2. LITERATURE REVIEW
Zhang et al. 2014 defined “PPP as a strategy that is utilized to provide quality infrastructure
facilities and services with high efficiency (as purpose and function), based on a long-term
contractual arrangement between public and private parties through the synergetic
cooperation between partners.” But, researchers in PPP mainly focus on the extent to which
benefits are realized and how such benefits can be increased keeping in mind that the risk and
uncertainties of a project cannot be underestimated.
UNIDO (1996) have developed a risk checklist under two major categories with three sub
categories under each. The risks classified in the first category are political risks, commercial
risks and legal risks, and that in second category are developmental risks,
construction/completion risk and operating risks. (Akintoye et al., 1998) have concluded risk
assessment / prioritization in private finance initiative (PFI) projects in UK. The 10 most
important risk factors identified by him (based on survey among clients, contractors, and
financial institution) are design risk, construction cost risk, performance risk, etc. (Wang et
al., 2000 ; Akbiyikli 2004) presented the findings from an international survey on risk
management of build-operate-transfer (BOT) projects in developing countries, with emphasis
on infrastructure projects in China. In this the criticality of the political and force majeure
risks has been discussed. From the survey, the following critical risks, in descending order of
criticality, have been identified: Chinese Parties’ reliability and creditworthiness, change in
law, force majeure, and delay in approval, expropriation, and corruption. The measures for
mitigating each of these risks are also discussed. (Jefferies and Chen, 2003) applies an
identified list of risk factor to a case study of Stadium Australia. Bidding process, the high
level of public scrutiny, post-Olympic Games facility revenue and the complicated nature of
the consortium structure are the most significant risk associated.
Thomas et al. (2003) found that despite massive investment opportunities and
establishment of framework for private sector participation a huge degree of risk exposure
disagreement on many risk issues among major stakeholders and the absence of adequate
government guarantees are some of the major reasons for this lukewarm response from
private sector. The outcome of a risk perception analysis which is done to evaluate the risk
criticality, risk management capability, risk allocation/sharing preference, and factors
influencing risk acceptance of major stakeholders to achieve that a survey was conducted
among senior project participants such as government officials, promoters, lenders and
consultants of Indian BOT road projects, have also been discussed here. In the Indian road
sector under BOT set up, eight types of risks have been identified as very critical risk with
traffic revenue risk being the most critical. Though there is fair agreement among survey
respondents with respect to the risk management capabilities of stakeholders, their
preferences of allocations are divergent. Regression analysis is used to identify the significant
factors influencing the risk acceptance of each stakeholder. The study also concludes that the
acceptance capacity of a stakeholder is significantly different from factors and their relative
influence on the risk. Methodology used is Risk Perception Analysis.

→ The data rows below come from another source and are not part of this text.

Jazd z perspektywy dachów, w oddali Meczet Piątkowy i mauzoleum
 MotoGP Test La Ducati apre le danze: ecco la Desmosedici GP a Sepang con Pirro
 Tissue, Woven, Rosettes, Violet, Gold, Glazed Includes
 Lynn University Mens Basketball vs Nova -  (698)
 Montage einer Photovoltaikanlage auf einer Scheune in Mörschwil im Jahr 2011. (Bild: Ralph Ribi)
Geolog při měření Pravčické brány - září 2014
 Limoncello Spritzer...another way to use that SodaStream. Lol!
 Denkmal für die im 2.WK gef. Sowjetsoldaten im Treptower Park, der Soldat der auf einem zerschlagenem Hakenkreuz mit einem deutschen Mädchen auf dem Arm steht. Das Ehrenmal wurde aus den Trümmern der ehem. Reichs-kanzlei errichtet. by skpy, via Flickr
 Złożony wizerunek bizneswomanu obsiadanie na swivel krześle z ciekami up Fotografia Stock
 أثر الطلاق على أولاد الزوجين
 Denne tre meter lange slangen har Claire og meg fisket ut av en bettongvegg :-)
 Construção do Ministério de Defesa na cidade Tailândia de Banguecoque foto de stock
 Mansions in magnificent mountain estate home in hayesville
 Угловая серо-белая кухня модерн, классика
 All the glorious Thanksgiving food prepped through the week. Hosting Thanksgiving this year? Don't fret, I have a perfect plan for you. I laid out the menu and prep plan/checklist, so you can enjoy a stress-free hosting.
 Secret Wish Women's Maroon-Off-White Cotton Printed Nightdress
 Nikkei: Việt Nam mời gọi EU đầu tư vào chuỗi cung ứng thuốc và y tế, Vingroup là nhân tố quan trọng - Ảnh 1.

Yuan et al. (2009) focused on the process factors that can persuade the performance of
PPPs and to improve process and performance management in PPPs, the performance
objectives and key performance indicators (KPIs) are identified to improve the partnership
outcomes. Mainly 15 performance objectives are selected, based on the goal-setting theory.
The relative significance and difference of performance objectives for different stakeholders
are presented based on a structured questionnaire survey. The survey results show that all
recognized objectives are essential. There are evident differences in the objectives of budget
constraints of the public sector, risks, revenue and guarantees, inspite of stakeholders’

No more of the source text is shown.